Diagnosis: unconscious or conscious bias?

5 minute read


As doctors we bring our biases, and occasionally our prejudices, into the diagnostic arena, says Professor Leon Piterman


 

Our time-honoured clinical method consists of history taking, physical examination and investigation.

The purpose of undertaking this exercise is to achieve a correct diagnosis to which we attach a prognosis and advise treatment or management.

We are taught that “careful” history taking is key to diagnosis and that 70% of diagnoses can be based on history alone. We also know that “careful” has a different meaning to experienced practitioners, specialists, junior doctors and medical students.

Experienced practitioners, both GPs and specialists, focus their questioning on highly critical cues. Medical students and junior doctors take a systematic approach to history taking and may not differentiate the weight of each presenting symptom. Reliance on investigations (often unnecessary) seems to dominate the diagnostic process in these circumstances.

When I was a neurology registrar in outpatients my boss was in the habit of seeing all new patients first and taking a history, but not undertaking a physical examination or arranging tests before he had passed them over to me.

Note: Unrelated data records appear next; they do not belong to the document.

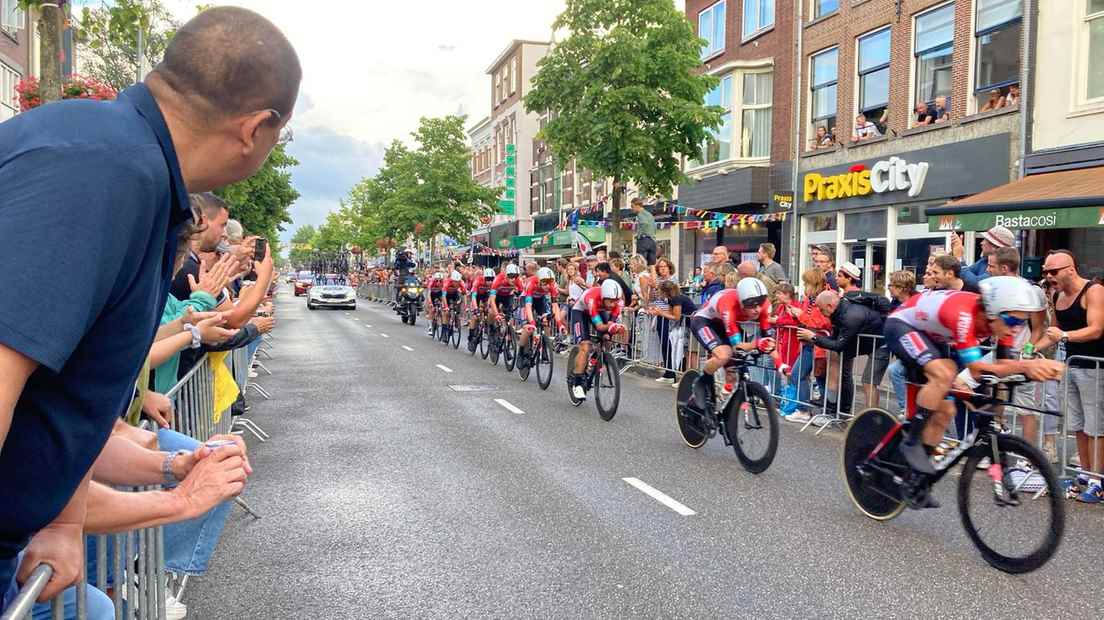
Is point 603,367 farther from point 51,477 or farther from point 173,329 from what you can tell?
point 51,477

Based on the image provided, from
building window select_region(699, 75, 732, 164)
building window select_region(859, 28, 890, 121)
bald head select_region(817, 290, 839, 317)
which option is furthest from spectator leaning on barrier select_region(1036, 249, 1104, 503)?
building window select_region(699, 75, 732, 164)

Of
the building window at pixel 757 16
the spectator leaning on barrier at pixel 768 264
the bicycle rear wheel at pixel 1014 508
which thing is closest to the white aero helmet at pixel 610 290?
the spectator leaning on barrier at pixel 768 264

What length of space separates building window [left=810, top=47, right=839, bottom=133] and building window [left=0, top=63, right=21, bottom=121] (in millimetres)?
23171

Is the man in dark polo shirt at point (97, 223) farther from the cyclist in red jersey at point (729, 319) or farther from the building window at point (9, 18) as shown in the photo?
the building window at point (9, 18)

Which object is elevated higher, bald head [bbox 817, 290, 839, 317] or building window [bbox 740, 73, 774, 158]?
building window [bbox 740, 73, 774, 158]

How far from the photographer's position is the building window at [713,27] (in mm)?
27781

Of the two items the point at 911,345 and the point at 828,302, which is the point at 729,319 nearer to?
the point at 911,345

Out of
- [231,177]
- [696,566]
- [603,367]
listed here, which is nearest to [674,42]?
[603,367]

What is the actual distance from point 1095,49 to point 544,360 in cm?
1091

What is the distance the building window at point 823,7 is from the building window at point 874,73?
1.75 metres

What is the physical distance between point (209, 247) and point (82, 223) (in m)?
5.09

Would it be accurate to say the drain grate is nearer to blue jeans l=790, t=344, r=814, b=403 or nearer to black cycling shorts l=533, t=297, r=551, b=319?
black cycling shorts l=533, t=297, r=551, b=319

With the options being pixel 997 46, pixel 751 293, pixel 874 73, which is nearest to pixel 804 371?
pixel 751 293

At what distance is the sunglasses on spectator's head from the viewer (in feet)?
15.9
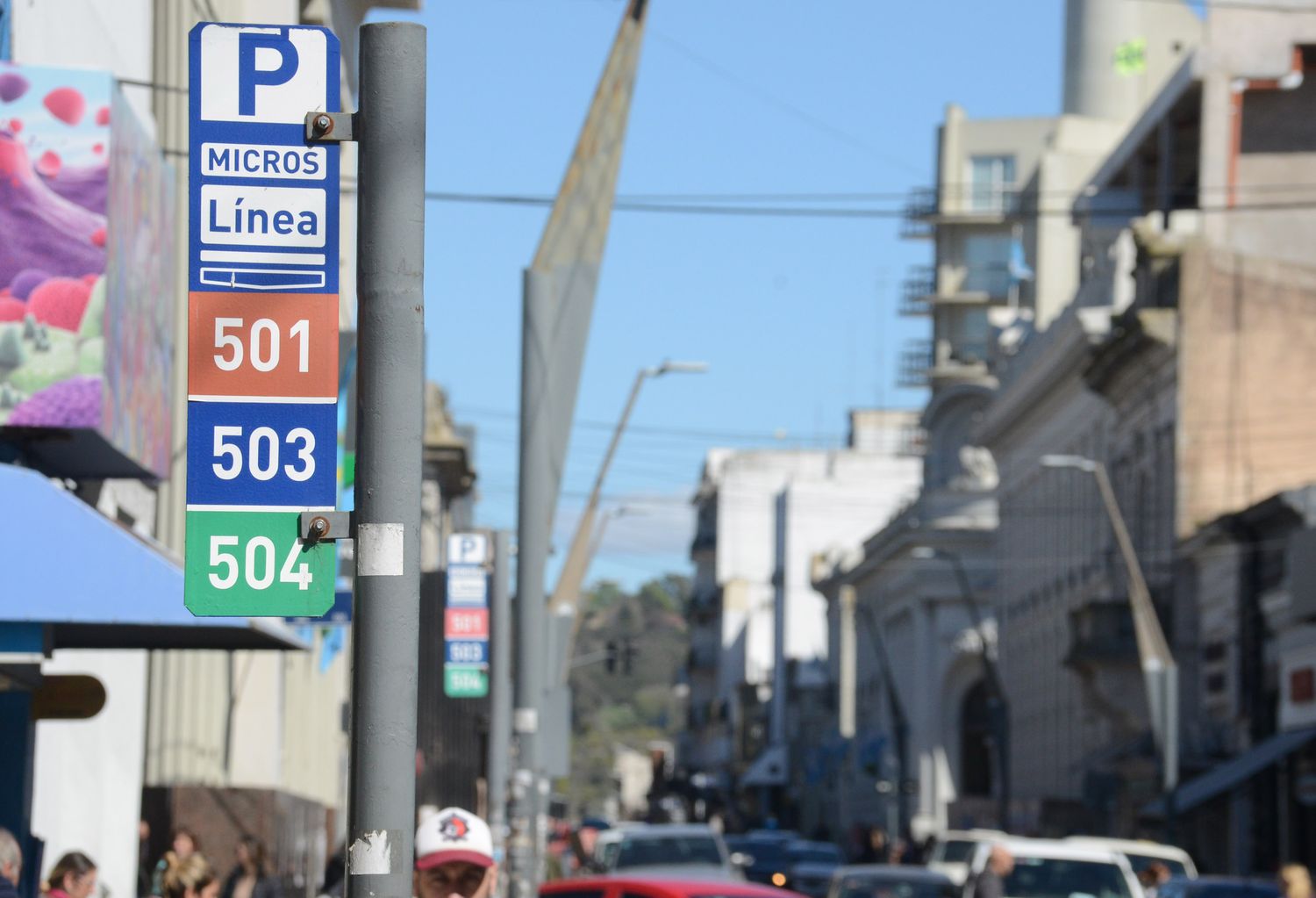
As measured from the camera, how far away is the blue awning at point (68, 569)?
1091 centimetres

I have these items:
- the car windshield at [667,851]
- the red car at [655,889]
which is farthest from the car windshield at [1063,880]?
the car windshield at [667,851]

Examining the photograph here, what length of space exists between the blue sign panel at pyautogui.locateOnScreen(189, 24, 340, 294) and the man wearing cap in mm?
2354

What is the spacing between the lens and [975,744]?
85062 millimetres

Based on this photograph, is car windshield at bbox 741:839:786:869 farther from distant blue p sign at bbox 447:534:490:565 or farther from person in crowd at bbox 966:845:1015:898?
person in crowd at bbox 966:845:1015:898

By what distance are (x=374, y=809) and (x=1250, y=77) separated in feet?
165

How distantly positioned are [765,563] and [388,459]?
13668 centimetres

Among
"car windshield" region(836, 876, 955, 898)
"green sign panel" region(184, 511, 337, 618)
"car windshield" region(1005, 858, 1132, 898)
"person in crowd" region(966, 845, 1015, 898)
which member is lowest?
"car windshield" region(836, 876, 955, 898)

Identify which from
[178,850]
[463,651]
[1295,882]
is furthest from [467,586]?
[1295,882]

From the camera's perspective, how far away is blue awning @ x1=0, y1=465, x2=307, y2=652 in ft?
35.8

He then wrote down the diagnosis and asked me to check once I had completed a second round of history-taking as well as physical examination and investigations. He was never wrong.

Past experience, an appreciation of personal heuristics – he had heard and seen it all before   – enhanced the positive predictive value of his history taking. In general practice, while we may appear to take shortcuts, we adopt similar practices. We are also informed and influenced by our past knowledge of the patient and the prevailing local epidemiology of diseases, particularly seasonal variations.

So is the diagnostic process scientific? Is it free of bias?

The following cases tend to suggest that it is anything but scientific. We do not operate in a bias-free zone. We bring our biases, and occasionally our prejudices, into the diagnostic arena.

BILL’S STORY

Bill, aged 68, had been attending our clinic for more than 20 years. His plethoric facial appearance, complemented by a number of scars, his knobbly hands and truncal obesity bore witness to his battles with alcohol, not to mention battles with the demons that his service in Vietnam had inflicted on him.

Over the past decade he had developed hypertension, type 2 diabetes and fatty liver and suffered several attacks of gout. His marriage had failed long ago, his children were estranged, and the pub and the pokies provided the only relief from the boredom of the daily routine.

On this occasion Bill was squeezed in as an extra on a busy Monday morning. He limped into my consulting room, unshaven and distressed. He wore a loose fitting slipper on one foot and a worn-out shoe on the other.

I didn’t feel the need to take history. The diagnosis seemed quite obvious.

“Hi Bill, take a seat. So you have another attack of gout,” I remarked.

“No doc,” he replied, “I dropped a full gas bottle on my foot when I was trying to fix the BBQ.”

ETHEL’S STORY

Ethel was a 58-year-old brittle diabetic. I had a call from her visiting daughter, Jane,  requesting an urgent home visit as her mother was having a “hypo” and she could not get any sweets or juice into her.

I rushed to Ethel’s home to find her slumped in a chair in the kitchen, sweaty and semiconscious. I administered some IV glucose and IM glucagon and arranged an ambulance to take Ethel to the local ED.

What struck me as I walked into the small, single-fronted timber home was the chaotic nature of the living room and the kitchen. There were boxes of leaves and tree branches strewn everywhere. It was as if Ethel had been collecting garden refuse and storing it in her home.

Restoring her blood sugar to normal seemed easy compared with unravelling the mess in her home. I felt compelled to express my concern to her daughter about Ethel’s general wellbeing, physical and mental, and her ability to cope on her own.

Jane politely informed me that Ethel was an artist and used leaves, branches and other plants as part of her artwork. She then handed me an invitation to an exhibition that Ethel was having at a local gallery in three weeks’ time and asked if I thought Ethel would be fit enough to make it.

In both cases I very quickly learned that things are not always what they seem.

Medicine is an observational science but observations in both instances were coloured by bias.

In Bill’s case his past history drew me to a rapid fire diagnosis in the absence of taking a skerrick of history.

It is not uncommon to postulate diagnostic hypotheses as soon as the patient walks in the room. After all we use all of our powers of observation.  But hypotheses should remain as such until further evidence raises their level of probability.

In Ethel’s case I jumped too quickly to a social diagnosis informed by a biased view of her environment.

Observation is important but looking should be accompanied by careful listening and cautious responding.

I learned my lesson.

Leon Piterman is Professor of General Practice at Monash University and has been in clinical practice for almost 40 years.